╭─ PASSAGE SHOWN

BYOD and TCO

One reason enterprises are readily accepting BYOD is they see an opportunity to reduce the TCO (Total Cost of Ownership) of computing equipment. The thinking goes that if employees pay for their laptops, tablets, and smartphones themselves instead of using company equipment, the company saves a bundle in TCO. Of course that is not as straight forward as it may appear because the initial purchase cost of a piece of equipment is often only a small fraction of the TCO.

Nevertheless, BYOD does eliminate a large item from capital expenditures. Cloud also promises to reduce capital expenditure by shifting capital equipment purchases to operational cloud service fees. That is a true benefit, but it is still a paper transaction. Unlike cloud, BYOD capital savings is real money that will never have to be spent, not a shift from a capital column to an operational column. Operational expenses are generally easier to manage than capital expenses, but no expense is easiest of all.

And it gets better. If an employee dumps a can of coke on his company laptop at lunch, the company usually ends up paying for a replacement, but when the laptop belongs to the employee, the employee buys a replacement. The service desk and the IT department will not burn hours trying to revive the dead soldier and the IT department probably will not be responsible for reimaging a hard drive and restoring backups.

Put another way, traditional break/fix service is not the same in a BYOD environment, and service desks may someday completely drop that aspect of support. But hold it! A fellow employee in the office once inadvertently bumped over cup of coffee on my laptop. As I remember it, my productivity zeroed out for a few hours while IT services delivered a loaner to me and acquisitions expedited a replacement. If I had owned it and had to replace it myself, I would have been out of commission for at least a day while I shopped around for a good buy on a new laptop and worked on restoring the system as best I could. Not only that, I would have been a pretty grumpy employee, who might even think the company owed me for placing me in a laptop-destroying environment.

╰─

TASK LIST:
a) In the passage on BYOD and TCO, what is often only a small fraction of the TCO?
b) Rewrite the part of the BYOD and TCO passage that starts with the words "Put another way, traditional" and ends with "a laptop-destroying environment.", putting "tea" in place of "coffee".

╭─ RECORD SET

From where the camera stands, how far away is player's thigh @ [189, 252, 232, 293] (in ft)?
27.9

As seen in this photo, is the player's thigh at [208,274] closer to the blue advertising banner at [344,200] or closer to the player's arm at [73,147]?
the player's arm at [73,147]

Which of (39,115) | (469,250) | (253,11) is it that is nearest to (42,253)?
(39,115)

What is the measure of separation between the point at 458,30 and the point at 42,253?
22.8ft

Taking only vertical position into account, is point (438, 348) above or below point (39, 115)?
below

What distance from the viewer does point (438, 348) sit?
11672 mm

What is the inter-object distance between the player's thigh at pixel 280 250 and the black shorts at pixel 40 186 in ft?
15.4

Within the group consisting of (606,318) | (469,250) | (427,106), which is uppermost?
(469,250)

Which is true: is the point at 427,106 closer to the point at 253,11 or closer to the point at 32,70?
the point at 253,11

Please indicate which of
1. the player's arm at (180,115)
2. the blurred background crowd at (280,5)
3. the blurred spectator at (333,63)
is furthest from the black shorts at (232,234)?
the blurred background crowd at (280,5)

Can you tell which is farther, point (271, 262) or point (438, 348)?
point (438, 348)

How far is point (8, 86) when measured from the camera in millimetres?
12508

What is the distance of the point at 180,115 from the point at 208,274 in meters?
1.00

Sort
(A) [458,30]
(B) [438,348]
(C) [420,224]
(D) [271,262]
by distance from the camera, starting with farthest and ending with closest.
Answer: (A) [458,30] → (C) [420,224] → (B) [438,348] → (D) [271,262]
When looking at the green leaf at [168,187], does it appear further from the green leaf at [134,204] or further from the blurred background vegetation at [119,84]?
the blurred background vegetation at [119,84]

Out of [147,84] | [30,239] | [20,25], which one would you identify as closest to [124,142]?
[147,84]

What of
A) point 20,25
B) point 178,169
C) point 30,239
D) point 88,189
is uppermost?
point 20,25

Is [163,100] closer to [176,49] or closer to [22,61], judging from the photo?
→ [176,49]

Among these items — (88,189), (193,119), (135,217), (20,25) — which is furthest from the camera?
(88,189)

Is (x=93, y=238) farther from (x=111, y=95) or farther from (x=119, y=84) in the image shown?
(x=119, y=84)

╰─

SOLUTIONS IN ORDER:
a) The initial purchase cost of a piece of equipment.

b)
Put another way, traditional break/fix service is not the same in a BYOD environment, and service desks may someday completely drop that aspect of support. But hold it! A fellow employee in the office once inadvertently bumped over cup of tea on my laptop. As I remember it, my productivity zeroed out for a few hours while IT services delivered a loaner to me and acquisitions expedited a replacement. If I had owned it and had to replace it myself, I would have been out of commission for at least a day while I shopped around for a good buy on a new laptop and worked on restoring the system as best I could. Not only that, I would have been a pretty grumpy employee, who might even think the company owed me for placing me in a laptop-destroying environment.